Detroit — The Pistons bolstered their depth in athleticism and perimeter shooting over the offseason, but the team’s first two practices of training camp have centered around the defensive end of the floor.
“I like our two days we’ve had. Guys are intense,” Pistons coach Dwane Casey said after Wednesday’s practice. “It’s been a huge defensive emphasis, as far as what we’re doing and that’s kind of what we want to do because … we’re going to be able to score, but now, at the other end, we’ve got to get some stops.”
The Pistons finished 22nd in the NBA last season by limiting their opponents to 112.5 points per game. On the flip side, the team’s offense suffered even more, averaging 104.8 points per game, for 28th in the league.
Scoring points should be easier for the retooled Pistons, with the additions of Bojan Bogdanovic, Jaden Ivey and in addition to Alec Burks, once he’s fully recovered from a foot injury.
The Pistons’ main defensive anchor is Isaiah Stewart, and while he’s worked throughout the offseason to transition his game to the perimeter, he’s still mindful of his primary responsibilities.
“Defense, this offseason, is something I definitely didn’t get away from,” Stewart said this week. “Just continue to try to come (to the ball) quicker. I gotta continue to guard guards quicker and laterally, and still watching film and those kinds of things.”
Among the Pistons’ depth in the youthful frontcourt is 18-year-old Jalen Duren, an athletic 6-foot-10 center who specializes in his ability to catch lobs threat and protect the rim. The team also acquired veteran center Nerlens Noel from the New York Knicks. Despite being unable to participate in the beginning of training camp due to reconditioning from plantar fasciitis, Noel anticipates a return to the dynamic defender he once was when he’s cleared.
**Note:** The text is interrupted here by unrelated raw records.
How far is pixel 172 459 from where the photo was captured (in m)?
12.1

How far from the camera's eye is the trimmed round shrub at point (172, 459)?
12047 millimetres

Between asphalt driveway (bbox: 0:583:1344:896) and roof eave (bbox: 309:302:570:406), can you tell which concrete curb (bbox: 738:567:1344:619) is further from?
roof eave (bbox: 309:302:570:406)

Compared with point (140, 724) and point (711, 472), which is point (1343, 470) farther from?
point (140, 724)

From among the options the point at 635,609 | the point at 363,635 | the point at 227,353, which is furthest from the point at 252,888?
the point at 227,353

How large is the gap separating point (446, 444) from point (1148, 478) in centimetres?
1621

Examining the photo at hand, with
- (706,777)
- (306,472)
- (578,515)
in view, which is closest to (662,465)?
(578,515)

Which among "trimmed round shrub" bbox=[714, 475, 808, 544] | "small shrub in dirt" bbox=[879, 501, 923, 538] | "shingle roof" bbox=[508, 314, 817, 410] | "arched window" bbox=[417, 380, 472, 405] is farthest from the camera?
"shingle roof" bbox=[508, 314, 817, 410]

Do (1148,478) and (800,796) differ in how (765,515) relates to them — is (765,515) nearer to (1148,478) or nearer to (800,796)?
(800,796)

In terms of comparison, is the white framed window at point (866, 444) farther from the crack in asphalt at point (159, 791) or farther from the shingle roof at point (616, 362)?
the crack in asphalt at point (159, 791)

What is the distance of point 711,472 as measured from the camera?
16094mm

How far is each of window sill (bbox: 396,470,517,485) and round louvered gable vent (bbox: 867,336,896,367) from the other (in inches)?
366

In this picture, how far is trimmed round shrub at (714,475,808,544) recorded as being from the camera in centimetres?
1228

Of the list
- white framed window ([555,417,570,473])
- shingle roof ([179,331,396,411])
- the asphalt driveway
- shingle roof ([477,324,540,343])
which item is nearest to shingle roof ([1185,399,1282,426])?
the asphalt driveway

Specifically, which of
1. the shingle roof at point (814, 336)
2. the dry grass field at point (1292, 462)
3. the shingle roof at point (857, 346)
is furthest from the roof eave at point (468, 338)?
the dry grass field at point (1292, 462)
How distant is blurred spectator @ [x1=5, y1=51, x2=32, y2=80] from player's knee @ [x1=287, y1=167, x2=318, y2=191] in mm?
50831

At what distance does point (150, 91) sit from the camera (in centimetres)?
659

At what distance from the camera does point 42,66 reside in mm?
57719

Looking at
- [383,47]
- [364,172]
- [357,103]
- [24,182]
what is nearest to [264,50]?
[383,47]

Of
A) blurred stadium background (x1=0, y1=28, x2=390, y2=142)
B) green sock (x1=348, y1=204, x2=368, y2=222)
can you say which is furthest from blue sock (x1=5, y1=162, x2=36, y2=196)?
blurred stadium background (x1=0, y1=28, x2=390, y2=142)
“I expect to be who I am, what do you expect?” Noel said on Monday.
Marvin Bagley not satisfied
Marvin Bagley’s short, but productive stint with the Pistons was rewarded this offseason with a three-year, $37.5 million contract extension. The fourth-year big man served as Detroit’s inside scoring presence for 18 games last season and averaged 14.6 points, 6.8 rebounds and 1.1 assists.
Now that Bagley gets an opportunity to reap the benefits of a full training camp with his teammates before the season gets underway on Oct. 19, he should be able to gain more comfortability with his teammates.
But is he satisfied now that he’s secured a long-term deal? Not in the least. When asked to use one word to describe this new stage of his career after an injury-riddled 3.5 seasons with the Sacramento Kings, the former No. 2 overall pick took a brief pause before his response.
“Hungry,” Bagley said during media day. “I’m blessed, but it don’t stop now. For me, it’s what’s next? How do I continue to get better? How do I take it to the next level? The situation that I’m in now, it’s all a blessing. But what can I do today to get better? That’s all I’m worried about.”
Bagley averaged 9.3 points and 7.2 rebounds in 30 games for the Kings last year, but ultimately fell out of the rotation. With a fresh start in Detroit, his joy for the game has returned and he wants to help his team compete on nightly basis.
“This is the most fun I’ve had playing basketball in a while — with this group of guys, this organization, coaching staff,” Bagley said. “It’s back to having fun but still having that chip, but in a positive way towards my teammates to where we going out there and winning and using it in a positive way.”